• EXERCISE GOAL:
Beginning with the line where "Starting from farthest" appears, retype every remaining line of the data below, both the first and last included.

* START DATA FOR THIS EXERCISE *

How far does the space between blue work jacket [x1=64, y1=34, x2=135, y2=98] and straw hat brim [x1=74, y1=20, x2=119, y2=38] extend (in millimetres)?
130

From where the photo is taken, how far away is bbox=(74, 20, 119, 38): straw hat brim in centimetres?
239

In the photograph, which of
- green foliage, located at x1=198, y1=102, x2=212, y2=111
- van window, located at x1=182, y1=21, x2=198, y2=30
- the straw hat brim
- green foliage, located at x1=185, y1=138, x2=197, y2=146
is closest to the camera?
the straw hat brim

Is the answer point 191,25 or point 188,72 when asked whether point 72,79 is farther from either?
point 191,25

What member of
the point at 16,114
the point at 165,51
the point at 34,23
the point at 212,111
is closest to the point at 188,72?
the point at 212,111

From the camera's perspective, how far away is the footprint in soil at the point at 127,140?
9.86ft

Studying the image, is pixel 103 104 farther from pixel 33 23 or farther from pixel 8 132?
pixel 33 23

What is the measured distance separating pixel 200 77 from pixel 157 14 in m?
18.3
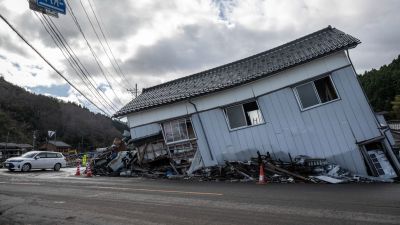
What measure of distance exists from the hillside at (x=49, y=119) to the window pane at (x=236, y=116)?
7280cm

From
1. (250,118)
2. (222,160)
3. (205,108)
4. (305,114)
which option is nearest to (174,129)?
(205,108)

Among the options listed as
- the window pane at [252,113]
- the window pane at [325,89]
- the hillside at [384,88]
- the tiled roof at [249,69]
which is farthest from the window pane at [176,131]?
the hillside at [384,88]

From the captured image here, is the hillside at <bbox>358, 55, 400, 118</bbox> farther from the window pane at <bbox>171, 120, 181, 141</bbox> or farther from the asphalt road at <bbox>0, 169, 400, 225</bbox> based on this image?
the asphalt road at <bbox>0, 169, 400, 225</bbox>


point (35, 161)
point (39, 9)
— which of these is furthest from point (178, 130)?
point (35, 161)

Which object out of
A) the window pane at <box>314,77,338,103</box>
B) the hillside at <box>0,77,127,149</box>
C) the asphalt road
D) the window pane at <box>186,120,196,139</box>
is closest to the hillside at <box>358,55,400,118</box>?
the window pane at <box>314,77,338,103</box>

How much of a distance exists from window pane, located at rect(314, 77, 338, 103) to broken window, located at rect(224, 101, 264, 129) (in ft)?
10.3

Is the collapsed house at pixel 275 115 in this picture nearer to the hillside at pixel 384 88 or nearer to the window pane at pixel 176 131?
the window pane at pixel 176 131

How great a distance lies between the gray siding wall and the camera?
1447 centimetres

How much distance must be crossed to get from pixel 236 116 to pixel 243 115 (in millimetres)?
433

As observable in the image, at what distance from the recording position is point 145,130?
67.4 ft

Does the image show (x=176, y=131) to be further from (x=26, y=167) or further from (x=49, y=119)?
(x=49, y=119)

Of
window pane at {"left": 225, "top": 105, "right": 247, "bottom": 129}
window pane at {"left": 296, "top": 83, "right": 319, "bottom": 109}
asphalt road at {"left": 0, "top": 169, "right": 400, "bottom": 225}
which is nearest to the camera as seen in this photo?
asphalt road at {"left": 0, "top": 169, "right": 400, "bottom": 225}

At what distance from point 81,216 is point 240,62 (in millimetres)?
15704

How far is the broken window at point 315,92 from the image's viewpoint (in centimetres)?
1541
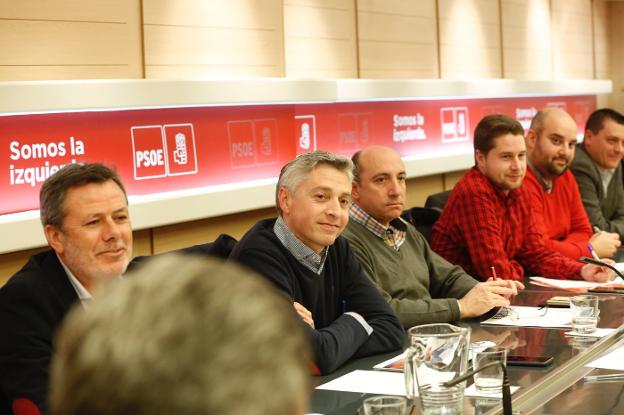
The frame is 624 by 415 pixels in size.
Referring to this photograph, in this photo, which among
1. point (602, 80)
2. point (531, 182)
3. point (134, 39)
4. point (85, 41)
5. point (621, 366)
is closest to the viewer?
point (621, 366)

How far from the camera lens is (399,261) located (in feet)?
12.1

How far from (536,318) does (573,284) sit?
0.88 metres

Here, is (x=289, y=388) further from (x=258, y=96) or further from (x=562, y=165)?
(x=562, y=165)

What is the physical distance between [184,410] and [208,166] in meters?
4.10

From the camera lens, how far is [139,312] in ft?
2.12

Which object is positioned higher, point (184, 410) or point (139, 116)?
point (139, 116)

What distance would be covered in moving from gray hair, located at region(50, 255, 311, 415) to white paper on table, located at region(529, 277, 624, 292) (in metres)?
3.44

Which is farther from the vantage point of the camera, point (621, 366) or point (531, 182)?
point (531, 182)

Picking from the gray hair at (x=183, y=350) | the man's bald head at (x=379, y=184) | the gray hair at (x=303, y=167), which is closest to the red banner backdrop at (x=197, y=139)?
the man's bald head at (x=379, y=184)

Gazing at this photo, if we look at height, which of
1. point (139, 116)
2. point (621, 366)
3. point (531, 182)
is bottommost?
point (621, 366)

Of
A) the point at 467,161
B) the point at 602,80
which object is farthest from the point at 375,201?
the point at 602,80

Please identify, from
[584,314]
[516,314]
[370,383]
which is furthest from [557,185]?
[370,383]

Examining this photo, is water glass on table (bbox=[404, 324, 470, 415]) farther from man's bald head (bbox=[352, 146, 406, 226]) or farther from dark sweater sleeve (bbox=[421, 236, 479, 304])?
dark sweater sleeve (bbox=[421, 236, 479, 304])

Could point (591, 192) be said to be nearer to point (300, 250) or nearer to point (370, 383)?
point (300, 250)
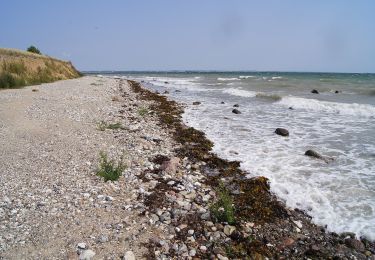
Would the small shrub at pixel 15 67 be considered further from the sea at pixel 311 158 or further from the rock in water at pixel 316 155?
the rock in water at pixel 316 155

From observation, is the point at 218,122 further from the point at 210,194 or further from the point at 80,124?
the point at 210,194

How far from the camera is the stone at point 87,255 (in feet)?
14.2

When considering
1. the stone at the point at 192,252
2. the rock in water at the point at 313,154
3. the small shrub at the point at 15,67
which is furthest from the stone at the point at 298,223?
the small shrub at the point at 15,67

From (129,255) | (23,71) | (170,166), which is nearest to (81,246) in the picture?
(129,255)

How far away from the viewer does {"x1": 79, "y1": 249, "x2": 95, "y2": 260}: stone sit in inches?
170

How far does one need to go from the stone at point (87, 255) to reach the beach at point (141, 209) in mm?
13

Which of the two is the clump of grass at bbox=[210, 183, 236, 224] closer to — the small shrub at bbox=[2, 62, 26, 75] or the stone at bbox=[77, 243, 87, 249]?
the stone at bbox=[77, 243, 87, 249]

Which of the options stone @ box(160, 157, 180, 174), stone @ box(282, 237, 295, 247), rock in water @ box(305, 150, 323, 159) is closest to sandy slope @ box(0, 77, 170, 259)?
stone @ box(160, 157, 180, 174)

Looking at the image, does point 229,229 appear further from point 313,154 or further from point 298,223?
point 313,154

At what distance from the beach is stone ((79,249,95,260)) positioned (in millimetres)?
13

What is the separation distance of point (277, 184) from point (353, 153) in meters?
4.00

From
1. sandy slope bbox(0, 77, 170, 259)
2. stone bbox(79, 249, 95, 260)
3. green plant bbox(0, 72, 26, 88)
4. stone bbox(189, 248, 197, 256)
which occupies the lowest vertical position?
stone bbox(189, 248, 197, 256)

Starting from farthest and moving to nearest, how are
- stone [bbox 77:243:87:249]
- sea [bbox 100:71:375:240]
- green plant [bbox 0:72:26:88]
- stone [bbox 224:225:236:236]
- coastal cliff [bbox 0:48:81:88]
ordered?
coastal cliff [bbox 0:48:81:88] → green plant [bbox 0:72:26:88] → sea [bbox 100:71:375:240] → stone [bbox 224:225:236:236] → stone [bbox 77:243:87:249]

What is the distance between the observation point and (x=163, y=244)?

* END DATA FOR THIS EXERCISE *

• ANSWER TO THE TASK:
Starting from farthest and moving to nearest, how are
- stone [bbox 77:243:87:249]
- sea [bbox 100:71:375:240]
- green plant [bbox 0:72:26:88]
- stone [bbox 224:225:236:236]
- coastal cliff [bbox 0:48:81:88]
ordered?
coastal cliff [bbox 0:48:81:88] → green plant [bbox 0:72:26:88] → sea [bbox 100:71:375:240] → stone [bbox 224:225:236:236] → stone [bbox 77:243:87:249]

What is the distance between the observation point and (x=163, y=244)?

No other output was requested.